Increasing evidence linking metabolic dysregulation to the acquisition of drug resistance in cancer cells, motivates emergence of new therapeutic regimens to re-sensitize and kill tumor cells via epi-metabolic targeting. Breast cancer treatment conventionally relies primarily on surgery, radio-, chemo- and endocrine therapies. However, acquisition of resistance towards chemotherapy as well as hormonal therapies, and subsequent tumor relapse, continue to pose huge challenges for breast cancer management.
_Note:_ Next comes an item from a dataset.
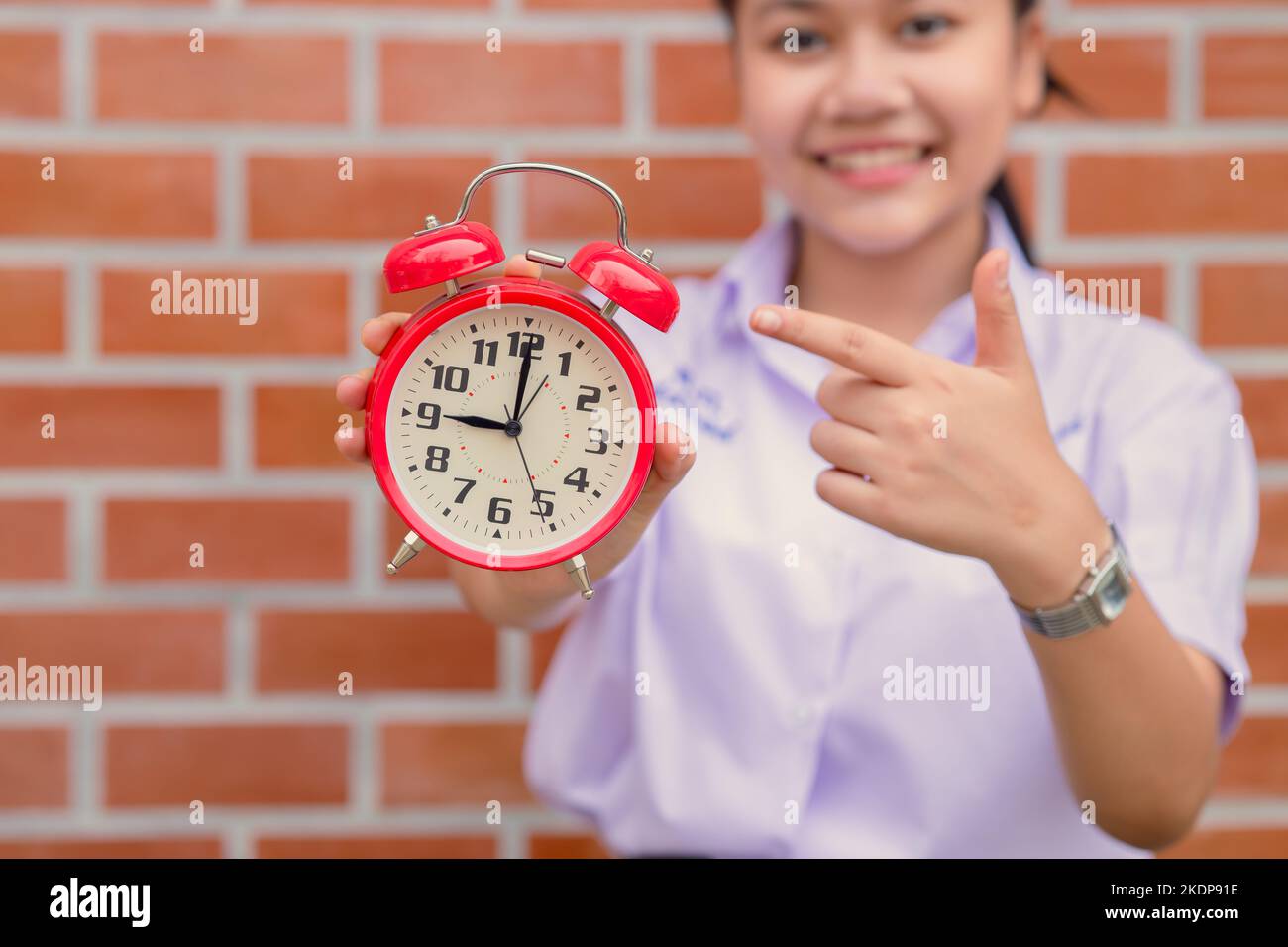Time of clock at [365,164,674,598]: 9:00
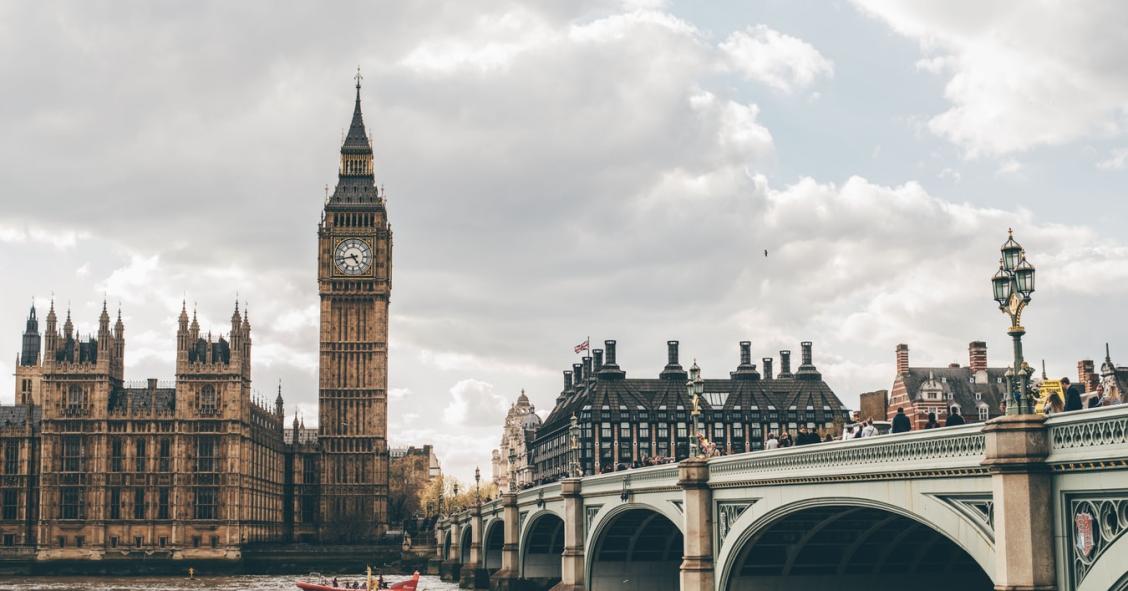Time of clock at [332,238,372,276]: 4:43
In this context, diverse small molecules targeting cancer metabolism have been identified for breast cancer, particularly those targeting enzymes involved in glycolysis, glutaminolysis, and fatty acid synthesis. These therapies may serve to enhance the efficacy of current therapies and re-sensitize resistant cancer cells. Yet, to date, such approaches have not succeeded in later stage clinical trials. Probable reasons for such failures are the complexity of metabolic pathways, crosstalk among complex signaling pathways, and the potential systemic toxicity of metabolic drugs, as both cancer and normal cells depend on these metabolic pathways for energy production. Attempts at low dosing with these drugs to avoid toxicity may instead lead to gain in resistance and pose added challenges.
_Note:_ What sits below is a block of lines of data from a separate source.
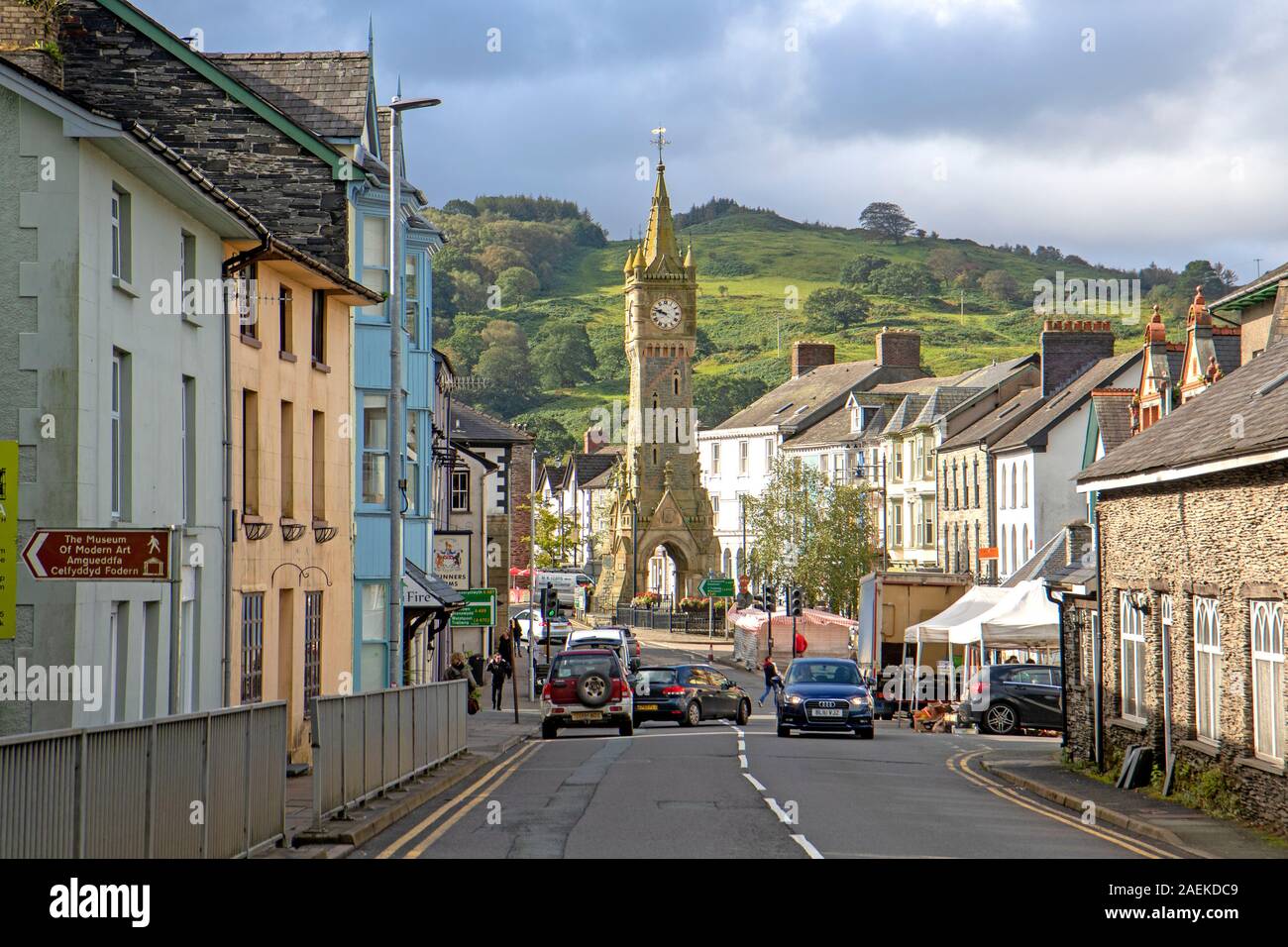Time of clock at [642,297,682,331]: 9:47
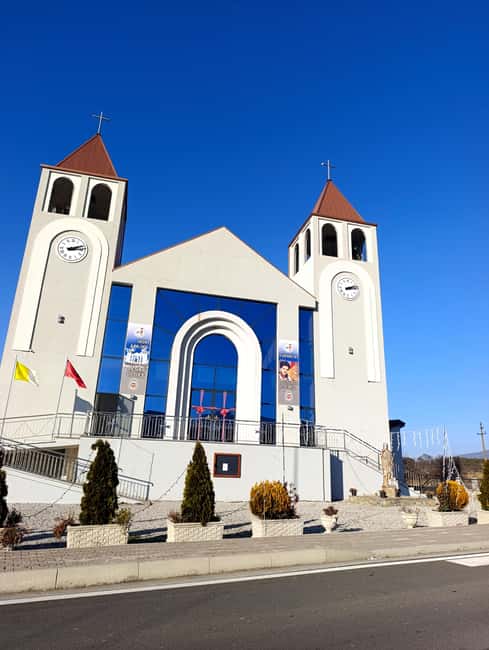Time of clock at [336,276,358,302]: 2:13
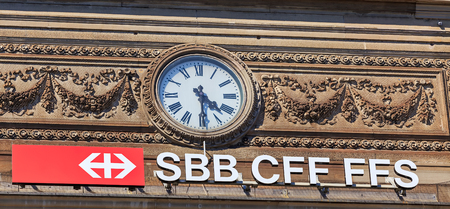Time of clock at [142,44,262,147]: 4:29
Interactions between onco-metabolic signaling and epigenetic machinery are relevant to accurate identification and understanding of the epigenetic state of specific cancer cells, thereby aiding their targeting for better therapeutic response. Decoding the dynamic epigenetic landscape at the level of metabolic molecular mechanisms will be crucial for enhancing the efficacy of Epi-Drugs, used in combination therapy. Importantly, due to tumor metabolic heterogeneity, the same epigenetic therapy cannot simply be assigned to all patients of a particular cancer type. Pre, post, and during treatment, genome-wide analysis followed by metabolic tumor profiling promises to assist in designing personalized epi-metabolic therapy and thereby minimize resistance and disease relapse. Yet, the important potential to synergistically target the two cancer hallmarks of altered metabolism and epigenetics will likely require improved and comprehensive dynamic network models. Successful models will capture the interwoven interactions of epigenetic regulation and altered metabolic activities plus their temporal and spatial interconnection with tumor microenvironment and other pathways including DNA damage responses. Ongoing advancements in these fields are anticipated to open new paths to development of successful mechanism-based epi-metabolic therapies as an essential component in advanced comprehensive and precision breast cancer treatment.